[Extracted entries]
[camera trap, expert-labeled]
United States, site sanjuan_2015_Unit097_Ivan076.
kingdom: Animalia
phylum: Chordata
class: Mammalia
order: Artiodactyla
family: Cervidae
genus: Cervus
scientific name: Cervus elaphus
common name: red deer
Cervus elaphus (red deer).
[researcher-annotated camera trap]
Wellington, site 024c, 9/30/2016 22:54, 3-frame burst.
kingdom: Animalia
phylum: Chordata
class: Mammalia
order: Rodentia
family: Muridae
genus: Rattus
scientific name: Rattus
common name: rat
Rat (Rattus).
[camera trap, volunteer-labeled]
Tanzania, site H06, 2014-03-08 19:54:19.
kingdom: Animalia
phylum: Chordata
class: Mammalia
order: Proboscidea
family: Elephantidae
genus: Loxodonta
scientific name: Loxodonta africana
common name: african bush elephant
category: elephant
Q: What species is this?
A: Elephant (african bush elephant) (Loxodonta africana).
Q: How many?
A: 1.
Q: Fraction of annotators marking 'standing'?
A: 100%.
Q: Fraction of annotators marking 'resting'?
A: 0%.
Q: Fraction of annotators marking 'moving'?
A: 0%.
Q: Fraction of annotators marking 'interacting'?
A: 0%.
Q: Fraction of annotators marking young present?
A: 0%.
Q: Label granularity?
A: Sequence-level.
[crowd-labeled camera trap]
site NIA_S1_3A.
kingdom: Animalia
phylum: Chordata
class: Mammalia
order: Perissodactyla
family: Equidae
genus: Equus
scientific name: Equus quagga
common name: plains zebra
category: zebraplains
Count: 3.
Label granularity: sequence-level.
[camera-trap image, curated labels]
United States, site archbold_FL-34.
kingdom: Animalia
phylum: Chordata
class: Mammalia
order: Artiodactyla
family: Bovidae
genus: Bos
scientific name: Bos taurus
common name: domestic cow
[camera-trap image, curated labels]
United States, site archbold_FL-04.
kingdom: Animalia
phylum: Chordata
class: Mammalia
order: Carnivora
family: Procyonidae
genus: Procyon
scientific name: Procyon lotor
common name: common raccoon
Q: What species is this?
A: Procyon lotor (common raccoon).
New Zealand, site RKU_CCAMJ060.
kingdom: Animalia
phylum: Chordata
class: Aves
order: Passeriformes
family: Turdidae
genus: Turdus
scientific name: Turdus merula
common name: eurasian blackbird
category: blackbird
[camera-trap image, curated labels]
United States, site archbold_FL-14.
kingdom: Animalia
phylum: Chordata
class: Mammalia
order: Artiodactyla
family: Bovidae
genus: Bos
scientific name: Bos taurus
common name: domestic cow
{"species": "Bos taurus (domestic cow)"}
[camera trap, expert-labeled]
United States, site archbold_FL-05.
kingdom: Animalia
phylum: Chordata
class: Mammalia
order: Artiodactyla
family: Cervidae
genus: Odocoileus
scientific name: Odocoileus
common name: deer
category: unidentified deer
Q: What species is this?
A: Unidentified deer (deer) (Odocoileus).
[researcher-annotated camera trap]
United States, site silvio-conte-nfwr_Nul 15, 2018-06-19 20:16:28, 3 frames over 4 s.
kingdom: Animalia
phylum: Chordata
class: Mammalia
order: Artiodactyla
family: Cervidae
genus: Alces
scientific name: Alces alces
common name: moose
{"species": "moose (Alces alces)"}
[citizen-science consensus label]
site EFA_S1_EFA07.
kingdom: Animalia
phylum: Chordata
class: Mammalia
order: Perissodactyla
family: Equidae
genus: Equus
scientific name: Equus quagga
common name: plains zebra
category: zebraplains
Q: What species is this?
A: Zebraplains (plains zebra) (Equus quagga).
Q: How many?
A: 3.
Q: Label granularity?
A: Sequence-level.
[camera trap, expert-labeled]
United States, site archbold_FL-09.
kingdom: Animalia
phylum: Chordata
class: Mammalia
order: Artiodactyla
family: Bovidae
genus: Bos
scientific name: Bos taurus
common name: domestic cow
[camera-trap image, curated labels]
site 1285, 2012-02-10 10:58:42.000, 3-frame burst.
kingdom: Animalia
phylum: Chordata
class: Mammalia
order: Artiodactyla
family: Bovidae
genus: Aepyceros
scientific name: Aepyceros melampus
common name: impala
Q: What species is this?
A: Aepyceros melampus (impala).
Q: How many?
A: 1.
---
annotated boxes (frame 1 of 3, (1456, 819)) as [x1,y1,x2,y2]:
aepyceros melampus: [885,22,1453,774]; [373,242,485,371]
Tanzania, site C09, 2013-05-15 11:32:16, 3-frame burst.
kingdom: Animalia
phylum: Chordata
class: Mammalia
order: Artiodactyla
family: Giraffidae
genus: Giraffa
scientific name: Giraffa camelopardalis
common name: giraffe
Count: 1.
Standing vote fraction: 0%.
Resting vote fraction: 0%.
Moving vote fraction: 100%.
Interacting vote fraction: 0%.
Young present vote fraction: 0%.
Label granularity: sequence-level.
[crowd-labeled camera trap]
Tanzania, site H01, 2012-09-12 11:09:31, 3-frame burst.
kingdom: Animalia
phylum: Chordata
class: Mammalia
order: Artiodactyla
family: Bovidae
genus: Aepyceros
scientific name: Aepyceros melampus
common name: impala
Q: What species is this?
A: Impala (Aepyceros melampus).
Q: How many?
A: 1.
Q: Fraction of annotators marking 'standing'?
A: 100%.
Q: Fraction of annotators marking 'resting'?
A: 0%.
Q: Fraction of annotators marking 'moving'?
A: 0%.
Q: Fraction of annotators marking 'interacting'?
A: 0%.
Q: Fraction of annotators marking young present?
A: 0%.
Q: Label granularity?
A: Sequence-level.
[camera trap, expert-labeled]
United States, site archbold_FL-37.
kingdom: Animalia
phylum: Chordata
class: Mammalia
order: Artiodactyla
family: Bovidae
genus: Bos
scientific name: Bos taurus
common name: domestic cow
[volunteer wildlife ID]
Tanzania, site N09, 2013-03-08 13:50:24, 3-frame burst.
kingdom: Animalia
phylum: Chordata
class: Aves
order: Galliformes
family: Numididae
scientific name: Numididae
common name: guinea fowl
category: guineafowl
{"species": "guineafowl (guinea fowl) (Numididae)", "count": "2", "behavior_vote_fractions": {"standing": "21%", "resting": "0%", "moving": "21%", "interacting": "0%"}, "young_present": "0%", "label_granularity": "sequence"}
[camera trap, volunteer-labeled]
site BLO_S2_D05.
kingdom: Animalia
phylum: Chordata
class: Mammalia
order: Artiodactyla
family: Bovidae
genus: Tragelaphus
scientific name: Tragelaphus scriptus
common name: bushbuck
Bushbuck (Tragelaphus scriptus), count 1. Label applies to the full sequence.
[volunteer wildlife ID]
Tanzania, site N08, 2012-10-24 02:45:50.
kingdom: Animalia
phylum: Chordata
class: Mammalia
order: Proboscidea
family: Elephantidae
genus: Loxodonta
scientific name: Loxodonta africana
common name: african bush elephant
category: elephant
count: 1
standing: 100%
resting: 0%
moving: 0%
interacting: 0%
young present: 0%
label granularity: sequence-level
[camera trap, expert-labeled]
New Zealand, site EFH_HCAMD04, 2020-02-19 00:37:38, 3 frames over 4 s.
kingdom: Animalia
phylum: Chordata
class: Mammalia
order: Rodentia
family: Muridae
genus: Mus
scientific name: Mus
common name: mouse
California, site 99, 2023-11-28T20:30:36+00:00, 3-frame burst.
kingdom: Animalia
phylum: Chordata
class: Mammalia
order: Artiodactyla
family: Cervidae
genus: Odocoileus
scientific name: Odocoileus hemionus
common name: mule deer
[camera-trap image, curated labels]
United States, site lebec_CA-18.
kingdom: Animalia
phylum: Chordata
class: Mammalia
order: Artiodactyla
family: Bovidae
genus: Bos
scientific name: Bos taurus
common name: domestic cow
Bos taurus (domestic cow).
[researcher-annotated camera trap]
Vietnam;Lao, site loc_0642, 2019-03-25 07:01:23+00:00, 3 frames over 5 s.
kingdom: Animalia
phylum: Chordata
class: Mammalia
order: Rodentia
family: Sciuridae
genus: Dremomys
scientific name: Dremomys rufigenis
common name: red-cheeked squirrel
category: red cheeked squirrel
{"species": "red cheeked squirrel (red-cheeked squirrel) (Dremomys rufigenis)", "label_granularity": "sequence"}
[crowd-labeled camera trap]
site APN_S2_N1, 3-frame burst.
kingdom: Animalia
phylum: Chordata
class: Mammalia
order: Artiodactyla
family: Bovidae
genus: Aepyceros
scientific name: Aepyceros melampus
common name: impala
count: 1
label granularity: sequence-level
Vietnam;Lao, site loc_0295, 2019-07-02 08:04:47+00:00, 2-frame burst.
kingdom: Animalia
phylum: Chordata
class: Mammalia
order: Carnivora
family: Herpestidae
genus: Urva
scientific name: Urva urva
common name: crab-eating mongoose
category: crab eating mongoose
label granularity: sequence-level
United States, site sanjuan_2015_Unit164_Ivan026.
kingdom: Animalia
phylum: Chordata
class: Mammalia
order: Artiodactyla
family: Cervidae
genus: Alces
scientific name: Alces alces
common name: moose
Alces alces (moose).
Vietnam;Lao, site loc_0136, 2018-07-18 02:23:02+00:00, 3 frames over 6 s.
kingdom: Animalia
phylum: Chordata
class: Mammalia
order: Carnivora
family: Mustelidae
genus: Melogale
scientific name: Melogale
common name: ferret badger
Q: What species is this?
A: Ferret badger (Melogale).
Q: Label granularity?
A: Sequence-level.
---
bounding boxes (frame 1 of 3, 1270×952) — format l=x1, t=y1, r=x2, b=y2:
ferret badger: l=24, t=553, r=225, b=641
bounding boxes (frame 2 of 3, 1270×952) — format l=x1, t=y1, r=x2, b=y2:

[Problem details] Where in the records does the word "Odocoileus" appear? Copy each line that holds it.

[Completed task]
genus: Odocoileus
scientific name: Odocoileus
A: Unidentified deer (deer) (Odocoileus).
genus: Odocoileus
scientific name: Odocoileus hemionus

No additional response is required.